[Start EXERCISE MATERIAL]
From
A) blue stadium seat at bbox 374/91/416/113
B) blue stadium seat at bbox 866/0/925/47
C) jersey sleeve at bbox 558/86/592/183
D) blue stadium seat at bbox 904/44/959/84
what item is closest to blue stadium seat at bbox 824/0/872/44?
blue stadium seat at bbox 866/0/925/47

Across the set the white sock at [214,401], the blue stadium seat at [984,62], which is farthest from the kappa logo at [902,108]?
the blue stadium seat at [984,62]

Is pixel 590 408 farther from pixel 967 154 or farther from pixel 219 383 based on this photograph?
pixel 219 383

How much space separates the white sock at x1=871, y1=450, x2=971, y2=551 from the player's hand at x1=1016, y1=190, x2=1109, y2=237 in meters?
[End EXERCISE MATERIAL]
* **AIM**
Reproduce all of the lines above word for word, without changing anything.

* **COMPLETE ANSWER**
From
A) blue stadium seat at bbox 374/91/416/113
B) blue stadium seat at bbox 866/0/925/47
C) jersey sleeve at bbox 558/86/592/183
D) blue stadium seat at bbox 904/44/959/84
what item is closest to blue stadium seat at bbox 824/0/872/44?
blue stadium seat at bbox 866/0/925/47

Across the set the white sock at [214,401], the blue stadium seat at [984,62], which is farthest from the kappa logo at [902,108]?
the blue stadium seat at [984,62]

Is pixel 590 408 farther from pixel 967 154 or farther from pixel 219 383 based on this photograph?
pixel 219 383

How much space separates the white sock at x1=871, y1=450, x2=971, y2=551 from the player's hand at x1=1016, y1=190, x2=1109, y2=237 in meters?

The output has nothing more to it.